DOCUMENT TEXT -
Re: [Treebase-devel] ABI proposal for phyloinformatics

SourceForge Headquarters 1320 Columbia Street Suite 310 San Diego, CA 92101 +1 (858) 422-6466

On Jun 6, 2011, at 10:48 AM, Arlin Stoltzfus wrote:

> The TreeBASE submission process doesn't help with #1, although Mesquite actually can help users load up their data from other formats into NEXUS.  The TB submission process exposes problem #2 but doesn't help the user to fix it.  However, matching N things with N other things is a classic problem in comp sci called "the marriage problem".   There are many solutions.  We just need to implement one and allow the user to accept or edit the suggested matching in a nice graphical way.    If users have sequences, we can BLAST them and get both a suggested accession and a suggested species identifier.  That solves #3 for molecular users.
> Support for #4 is already part of what the MIAPA people are proposing.

Just some minor commentary:

- I've written scripts that take Genbank accessions numbers, extract metadata out of Genbank, and format it ready for ingest by TreeBASE -- but I'm surprised at the number of times that people submit alignments containing sequences that are still embargoed by Genbank. (arg...). A lot of people just pick the default one-year embargo period, not knowing how long it will take for their article to get through the publishing system. So at the time of submitting to TreeBASE, we can't take advantage of any automatic cross-walking with Genbank.

DATA SHOWN -
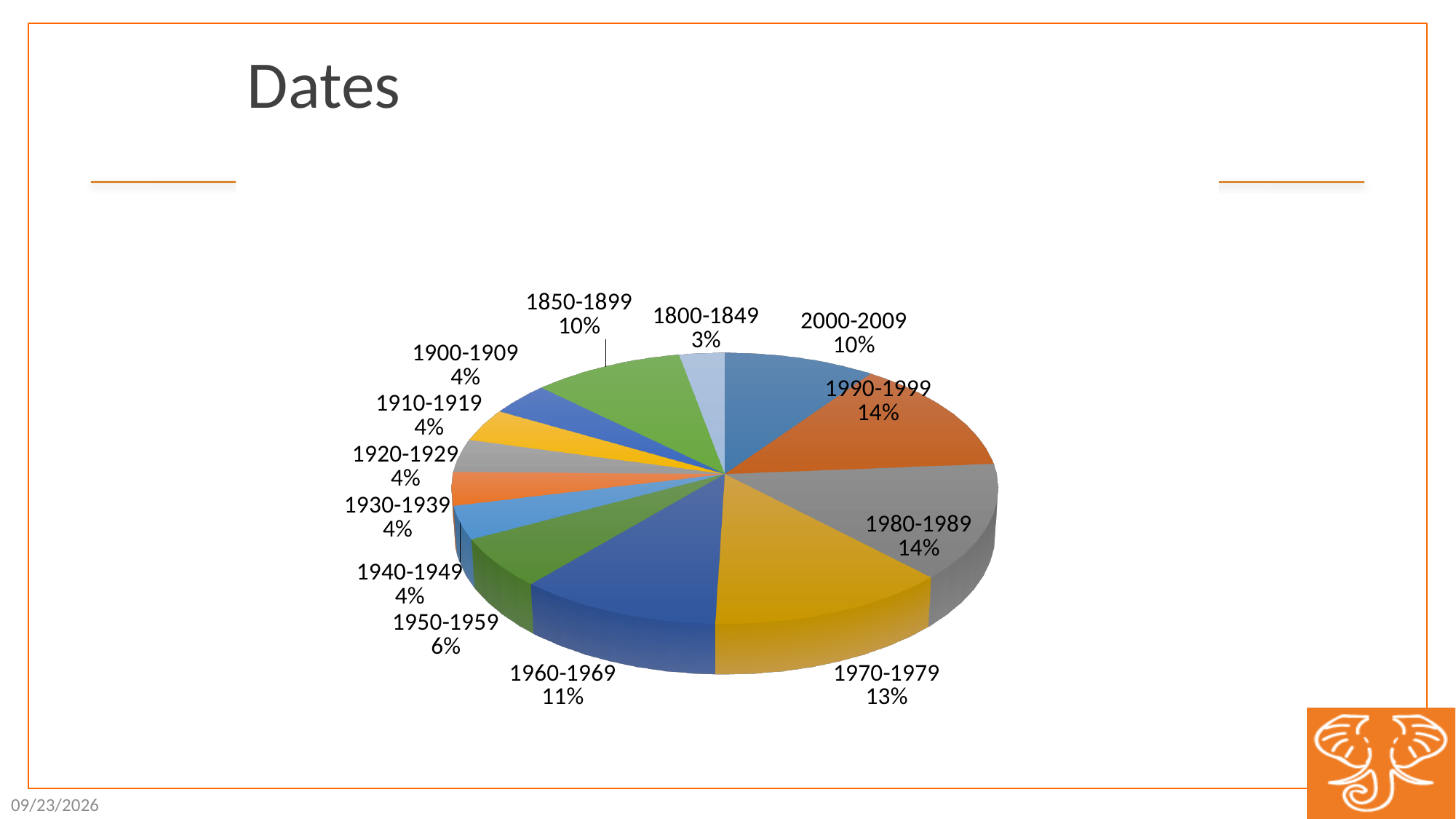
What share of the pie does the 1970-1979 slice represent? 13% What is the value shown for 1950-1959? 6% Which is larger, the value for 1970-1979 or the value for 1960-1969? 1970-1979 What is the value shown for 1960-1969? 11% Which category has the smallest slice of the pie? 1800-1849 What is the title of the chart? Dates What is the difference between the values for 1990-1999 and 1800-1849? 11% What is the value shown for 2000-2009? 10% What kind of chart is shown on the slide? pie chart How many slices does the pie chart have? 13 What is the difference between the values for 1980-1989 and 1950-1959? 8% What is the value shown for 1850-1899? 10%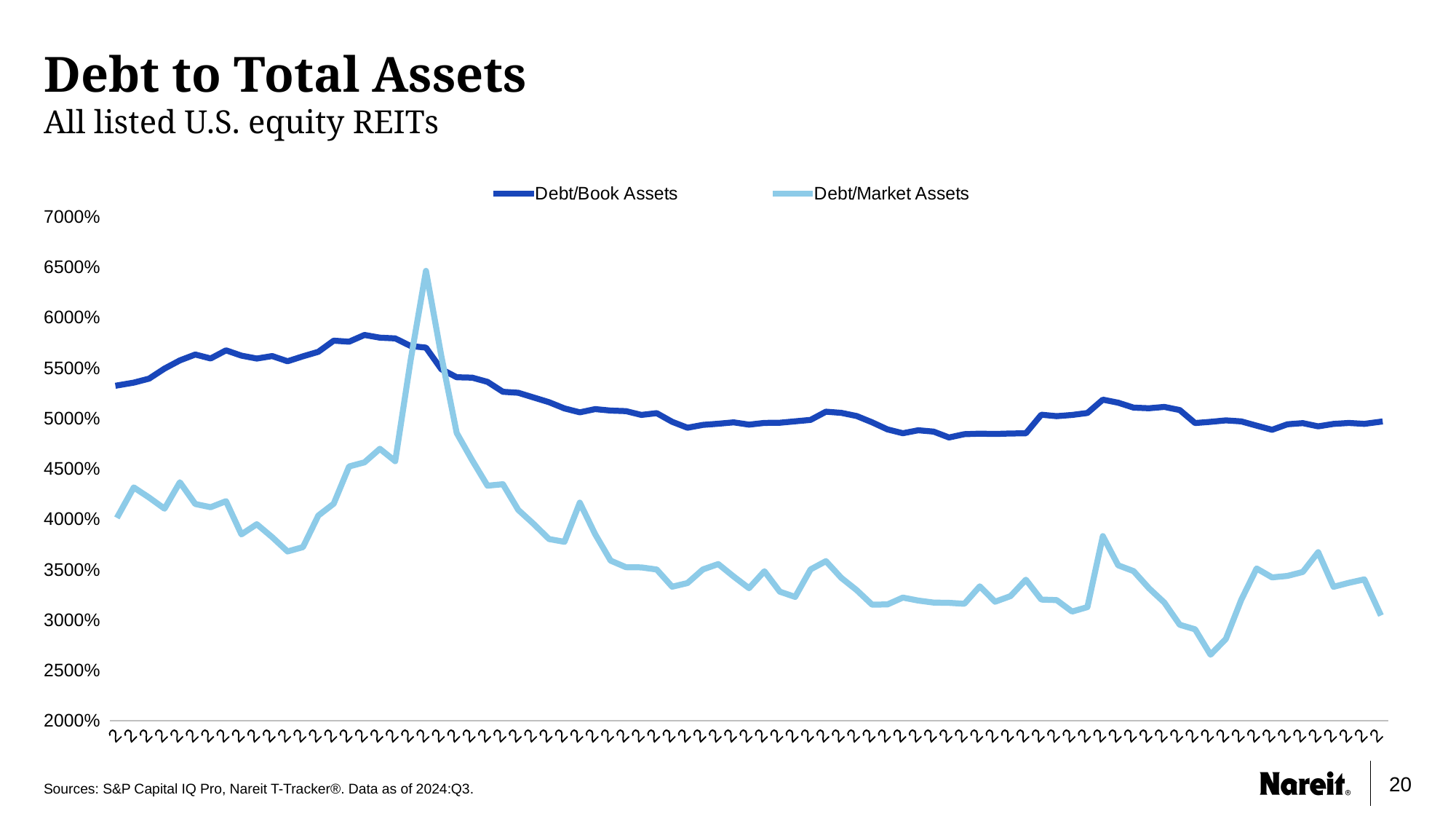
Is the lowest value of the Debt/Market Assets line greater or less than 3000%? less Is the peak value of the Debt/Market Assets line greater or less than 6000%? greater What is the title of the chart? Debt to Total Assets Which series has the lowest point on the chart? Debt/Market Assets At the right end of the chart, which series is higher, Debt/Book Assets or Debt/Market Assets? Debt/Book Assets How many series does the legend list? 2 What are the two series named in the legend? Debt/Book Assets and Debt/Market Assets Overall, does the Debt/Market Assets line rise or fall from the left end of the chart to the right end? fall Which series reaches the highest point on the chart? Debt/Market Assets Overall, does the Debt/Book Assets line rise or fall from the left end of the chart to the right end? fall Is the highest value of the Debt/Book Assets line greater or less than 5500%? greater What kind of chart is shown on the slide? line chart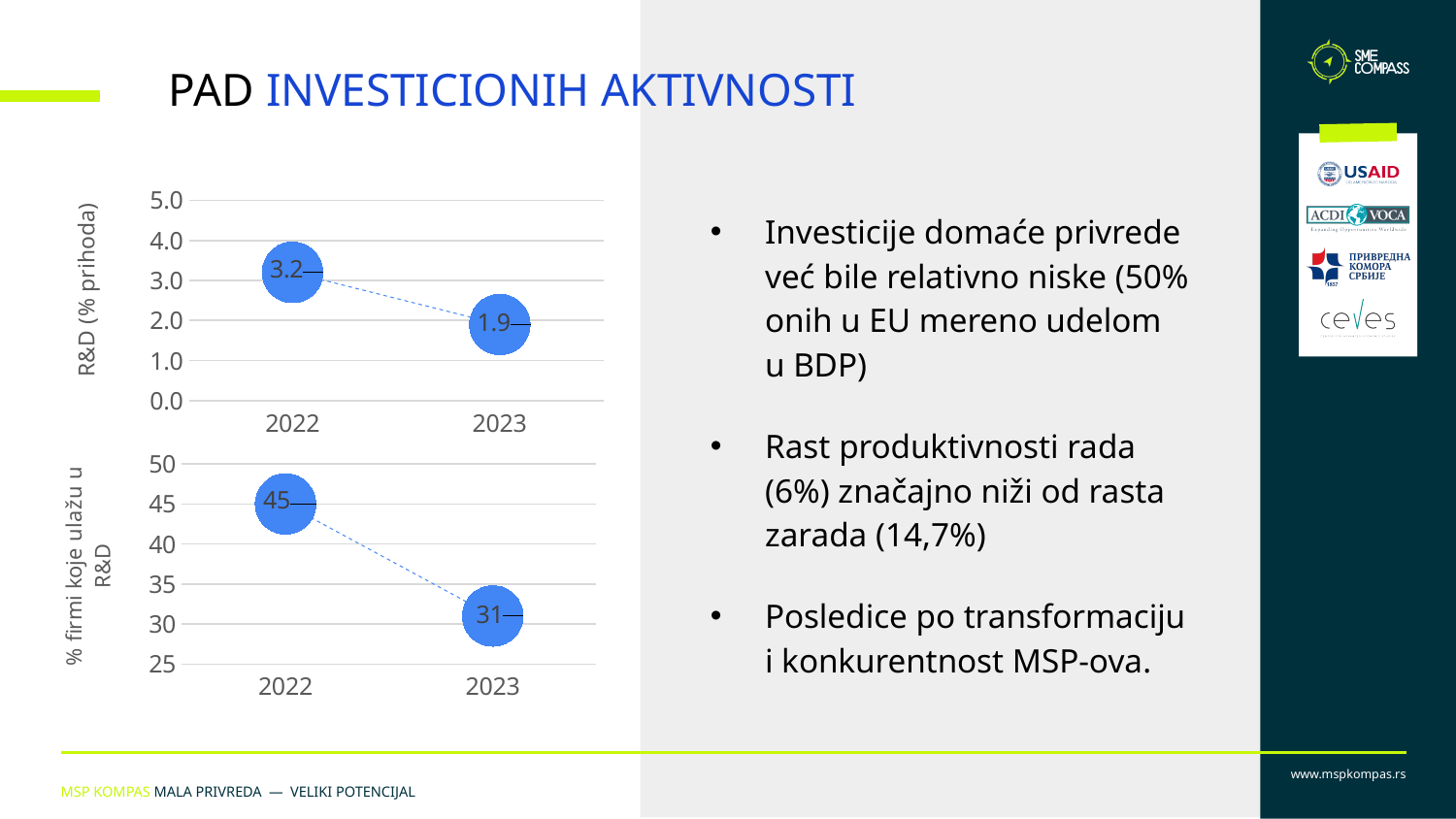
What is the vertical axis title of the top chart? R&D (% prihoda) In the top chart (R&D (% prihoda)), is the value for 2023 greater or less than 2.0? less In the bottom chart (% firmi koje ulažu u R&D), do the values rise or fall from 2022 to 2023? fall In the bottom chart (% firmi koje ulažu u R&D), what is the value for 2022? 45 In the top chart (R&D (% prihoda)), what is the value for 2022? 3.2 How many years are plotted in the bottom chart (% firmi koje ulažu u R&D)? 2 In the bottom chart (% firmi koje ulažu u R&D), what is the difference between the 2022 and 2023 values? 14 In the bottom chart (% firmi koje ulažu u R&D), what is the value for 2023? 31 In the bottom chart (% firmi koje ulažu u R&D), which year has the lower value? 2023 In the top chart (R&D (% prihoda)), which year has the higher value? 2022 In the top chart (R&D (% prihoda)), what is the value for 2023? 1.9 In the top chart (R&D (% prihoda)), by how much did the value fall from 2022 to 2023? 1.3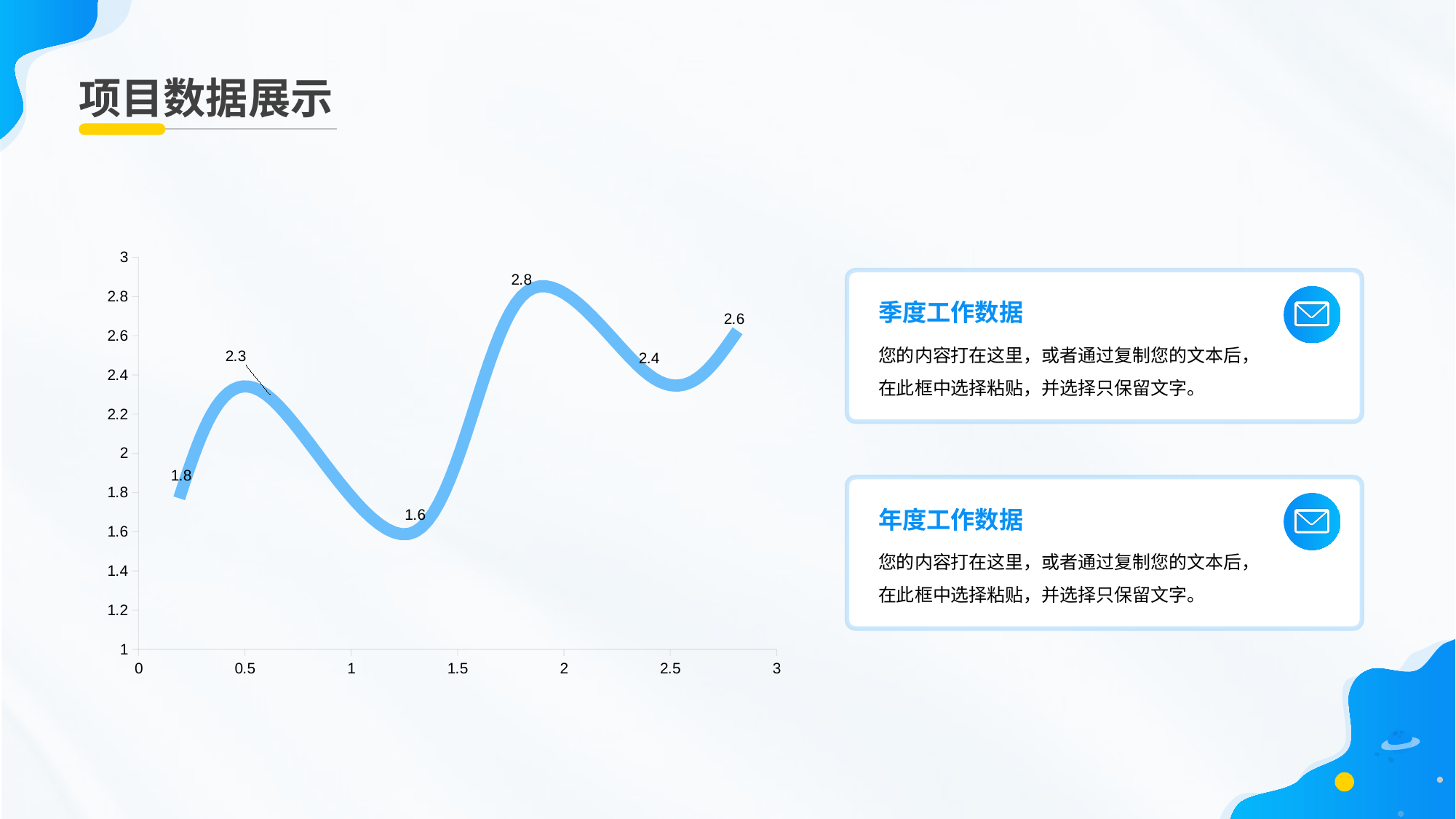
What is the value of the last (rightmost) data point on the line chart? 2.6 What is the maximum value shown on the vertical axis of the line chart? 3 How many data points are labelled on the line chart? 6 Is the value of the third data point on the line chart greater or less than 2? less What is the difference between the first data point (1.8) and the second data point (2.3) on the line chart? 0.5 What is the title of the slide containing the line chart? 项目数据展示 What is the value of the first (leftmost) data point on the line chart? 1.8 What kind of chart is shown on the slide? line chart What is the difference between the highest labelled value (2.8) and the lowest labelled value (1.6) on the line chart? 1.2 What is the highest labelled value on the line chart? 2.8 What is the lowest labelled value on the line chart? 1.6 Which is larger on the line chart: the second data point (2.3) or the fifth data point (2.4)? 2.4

REQUIRED ACTION -
Continue the mailing-list reply about TreeBASE submissions, which comes before the material, starting right after its final sentence.

ANSWER SECTION -
- Unfortunately, BLAST frequently doesn't work in that it often produces false positives. At best, we should use BLAST to *assist* the submitter in preparing metadata, but human eyes have to supervise this process. This also assumes that Genbank is richly annotated, and unfortunately that's not true. For example, in a sample of 21,736 records in Genbank that are found in TreeBASE, only 373 of them were tagged with lat/long metadata. :-(

taken together, this weakens the statement that this "solves #3 for molecular users"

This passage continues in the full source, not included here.